SELECTED EXCERPT:
--------------------------------------------------

Lab Summary:
Samsung AI Research Center (SAIC) located in Mountain View, California, is currently recruiting outstanding research interns for the Vision Intelligence lab. Our goal is to perform long-term research with potential for direct impact on future Samsung products reaching hundreds of millions of users worldwide. We are focused on pushing the state-of-the-art in multimodal understanding and generation.
Position Summary:
In this position, the student will collaborate with leading researchers on a project related to the lab's interests in multimodal (image, video, 3D, text) retrieval, question answering, reasoning, generation and editing.
Position Responsibilities:
- Conduct research on multi-modal models in one the above-mentioned area
- Write maintainable code to implement research ideas
- Work closely with the team to discuss findings and improve the method
- Executing experiments, documenting their progress and presenting insights
- Prepare findings for submission to a major conference or journal
Required Skills:
- Currently pursuing a MS or PhD degree
- Experience with programming in Python, Pytorch, Transformers etc.

--------------------------------------------------

INFORMATION PROVIDED:
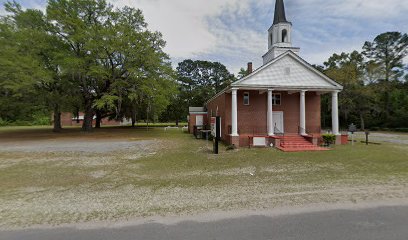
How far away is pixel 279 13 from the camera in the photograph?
20469mm

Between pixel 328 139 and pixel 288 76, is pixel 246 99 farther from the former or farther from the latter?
pixel 328 139

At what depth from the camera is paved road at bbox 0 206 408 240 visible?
12.2ft

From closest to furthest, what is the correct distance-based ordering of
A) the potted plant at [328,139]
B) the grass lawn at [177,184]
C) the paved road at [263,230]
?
the paved road at [263,230]
the grass lawn at [177,184]
the potted plant at [328,139]

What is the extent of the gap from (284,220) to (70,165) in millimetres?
9306

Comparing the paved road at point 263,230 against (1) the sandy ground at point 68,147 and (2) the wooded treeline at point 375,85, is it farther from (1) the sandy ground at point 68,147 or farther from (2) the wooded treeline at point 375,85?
(2) the wooded treeline at point 375,85

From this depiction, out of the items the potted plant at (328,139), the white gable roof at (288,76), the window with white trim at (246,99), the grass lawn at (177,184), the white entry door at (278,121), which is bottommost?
the grass lawn at (177,184)

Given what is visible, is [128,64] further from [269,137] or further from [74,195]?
[74,195]

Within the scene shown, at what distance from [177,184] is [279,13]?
19.2 metres

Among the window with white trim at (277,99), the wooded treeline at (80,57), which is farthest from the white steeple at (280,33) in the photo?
the wooded treeline at (80,57)

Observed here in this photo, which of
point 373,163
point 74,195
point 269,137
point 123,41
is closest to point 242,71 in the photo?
point 123,41

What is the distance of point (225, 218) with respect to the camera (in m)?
4.46

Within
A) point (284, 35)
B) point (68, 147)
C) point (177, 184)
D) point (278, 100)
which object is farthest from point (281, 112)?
point (68, 147)

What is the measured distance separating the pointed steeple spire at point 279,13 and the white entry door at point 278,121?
27.3 feet

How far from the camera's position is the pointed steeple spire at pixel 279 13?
20.4 meters
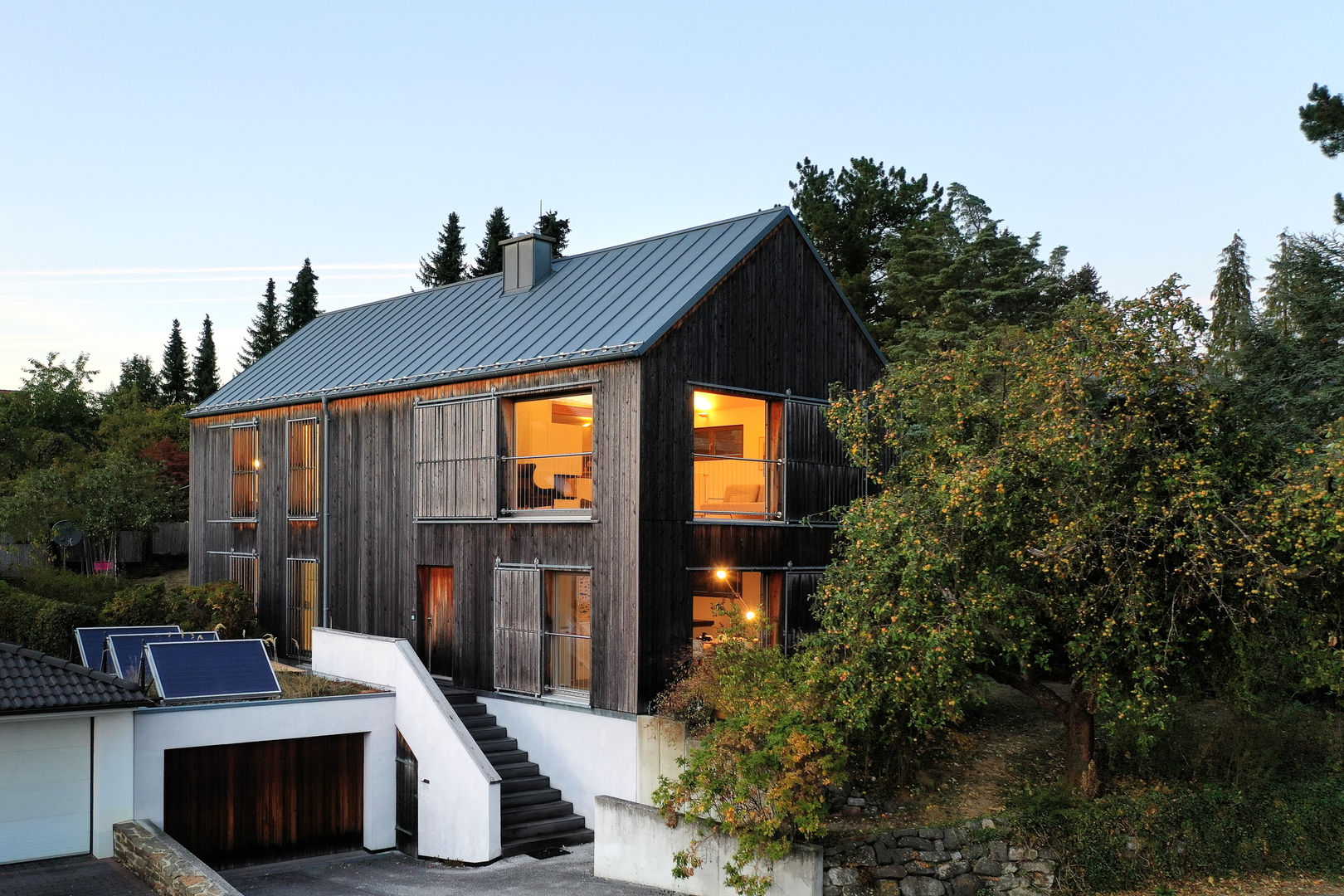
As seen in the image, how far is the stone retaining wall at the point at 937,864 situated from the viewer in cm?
1105

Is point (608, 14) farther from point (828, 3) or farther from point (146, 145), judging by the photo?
point (146, 145)

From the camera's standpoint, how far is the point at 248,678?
14328 millimetres

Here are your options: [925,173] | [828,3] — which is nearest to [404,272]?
[925,173]

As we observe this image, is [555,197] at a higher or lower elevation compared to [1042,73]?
higher

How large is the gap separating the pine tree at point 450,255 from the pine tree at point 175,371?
2136cm

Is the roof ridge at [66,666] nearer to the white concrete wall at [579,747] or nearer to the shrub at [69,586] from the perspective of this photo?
the white concrete wall at [579,747]

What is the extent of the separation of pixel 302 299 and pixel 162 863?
47554mm

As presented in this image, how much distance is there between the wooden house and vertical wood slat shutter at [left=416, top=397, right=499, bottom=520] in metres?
0.04

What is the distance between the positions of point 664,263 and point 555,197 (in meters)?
31.8

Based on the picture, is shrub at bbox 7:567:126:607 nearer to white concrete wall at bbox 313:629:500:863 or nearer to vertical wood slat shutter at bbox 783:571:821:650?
white concrete wall at bbox 313:629:500:863

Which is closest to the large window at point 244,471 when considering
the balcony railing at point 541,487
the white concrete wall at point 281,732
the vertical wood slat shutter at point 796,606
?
the balcony railing at point 541,487

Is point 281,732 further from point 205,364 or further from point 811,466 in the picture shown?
point 205,364

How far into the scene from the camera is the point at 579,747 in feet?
48.1

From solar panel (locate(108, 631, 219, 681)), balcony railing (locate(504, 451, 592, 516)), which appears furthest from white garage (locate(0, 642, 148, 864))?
balcony railing (locate(504, 451, 592, 516))
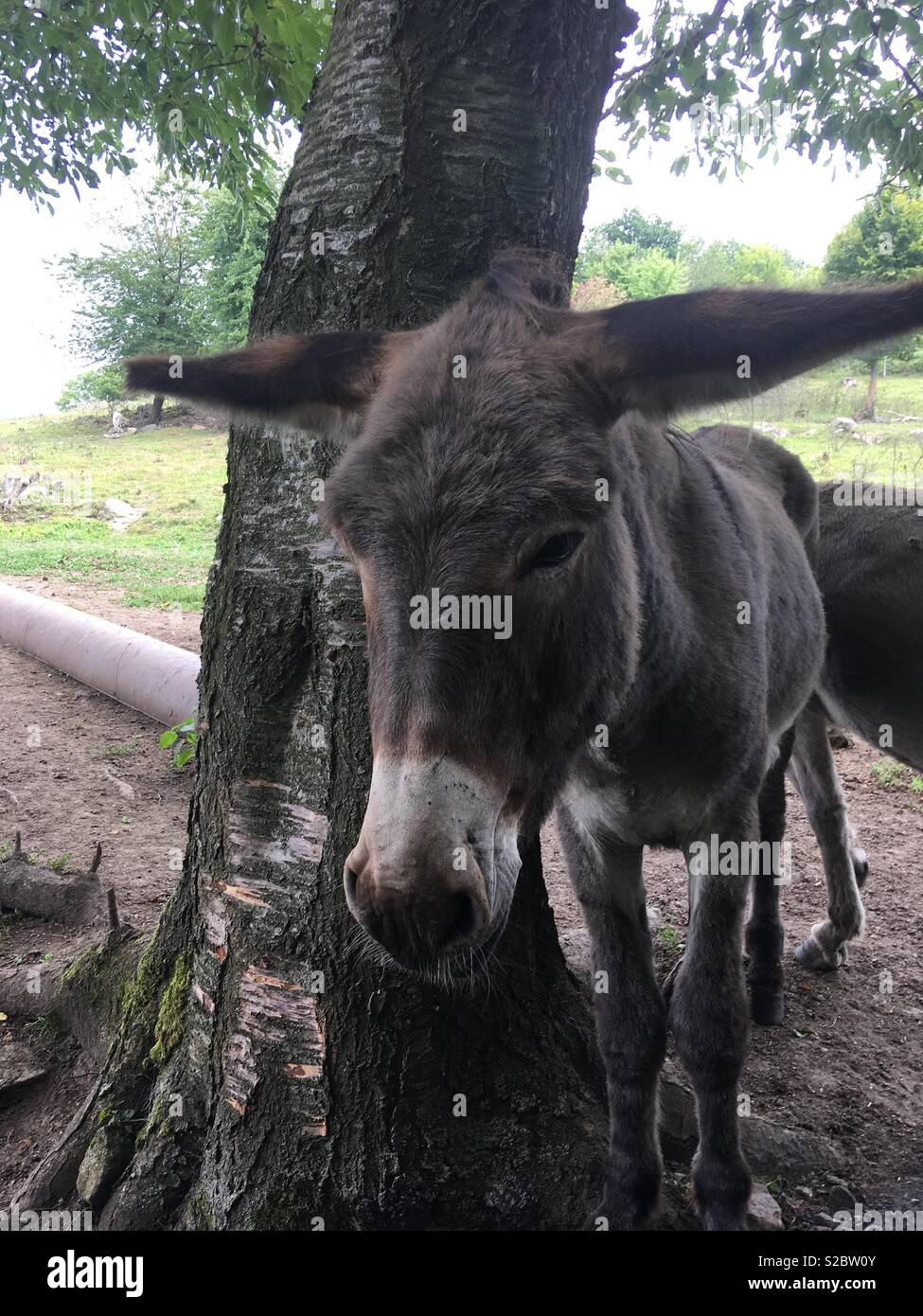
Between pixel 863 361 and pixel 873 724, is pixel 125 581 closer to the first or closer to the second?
pixel 873 724

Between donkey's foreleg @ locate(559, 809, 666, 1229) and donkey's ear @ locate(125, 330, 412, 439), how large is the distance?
5.47 ft

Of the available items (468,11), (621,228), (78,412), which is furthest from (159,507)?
(621,228)

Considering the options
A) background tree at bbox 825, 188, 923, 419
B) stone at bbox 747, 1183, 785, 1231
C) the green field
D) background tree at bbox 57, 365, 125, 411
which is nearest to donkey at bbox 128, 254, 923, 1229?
stone at bbox 747, 1183, 785, 1231

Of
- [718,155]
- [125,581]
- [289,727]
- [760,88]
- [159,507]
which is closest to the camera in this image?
[289,727]

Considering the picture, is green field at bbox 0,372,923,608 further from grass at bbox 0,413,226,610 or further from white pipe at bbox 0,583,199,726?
white pipe at bbox 0,583,199,726

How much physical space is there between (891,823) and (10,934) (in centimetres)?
613

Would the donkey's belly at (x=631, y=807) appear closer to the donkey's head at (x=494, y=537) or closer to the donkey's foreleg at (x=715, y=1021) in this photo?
the donkey's foreleg at (x=715, y=1021)

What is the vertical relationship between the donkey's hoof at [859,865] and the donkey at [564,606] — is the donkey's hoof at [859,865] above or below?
below

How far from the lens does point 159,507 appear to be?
918 inches

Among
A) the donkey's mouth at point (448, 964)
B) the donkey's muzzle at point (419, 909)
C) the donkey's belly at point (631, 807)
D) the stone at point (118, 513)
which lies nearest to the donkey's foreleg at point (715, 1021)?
the donkey's belly at point (631, 807)

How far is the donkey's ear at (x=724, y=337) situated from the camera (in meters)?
1.74

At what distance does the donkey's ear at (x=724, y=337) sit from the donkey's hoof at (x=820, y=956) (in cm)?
383

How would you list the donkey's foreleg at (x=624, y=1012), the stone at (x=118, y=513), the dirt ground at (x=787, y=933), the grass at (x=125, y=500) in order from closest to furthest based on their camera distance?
the donkey's foreleg at (x=624, y=1012), the dirt ground at (x=787, y=933), the grass at (x=125, y=500), the stone at (x=118, y=513)

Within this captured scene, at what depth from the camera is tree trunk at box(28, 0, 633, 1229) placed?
256cm
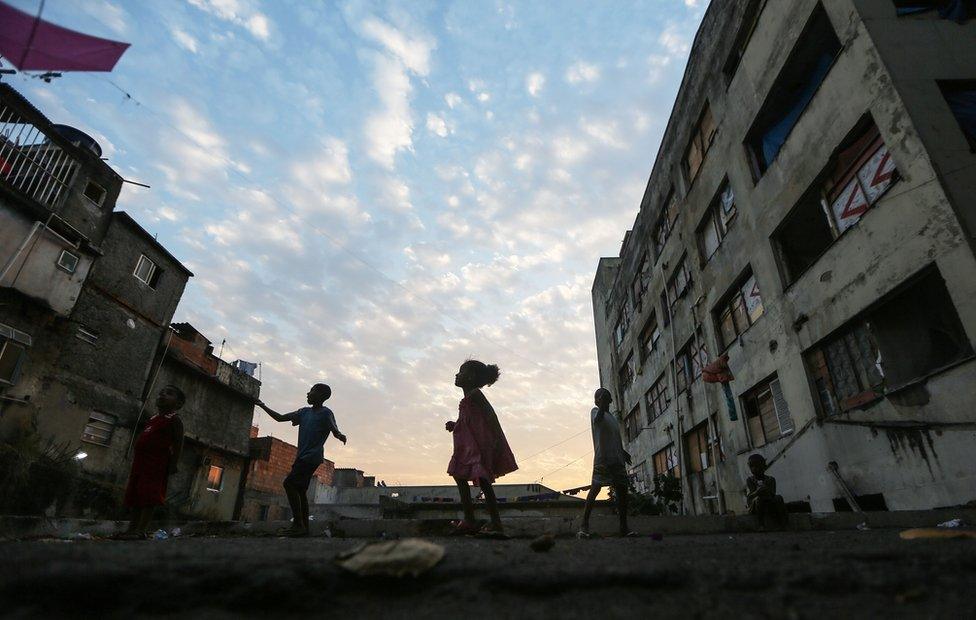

--------------------------------------------------

SET EXERCISE:
According to the internship posting, where is the Samsung AI Research Center located? The material comes from a separate source and is unrelated to the internship posting.

FULL SOLUTION:
Mountain View, California.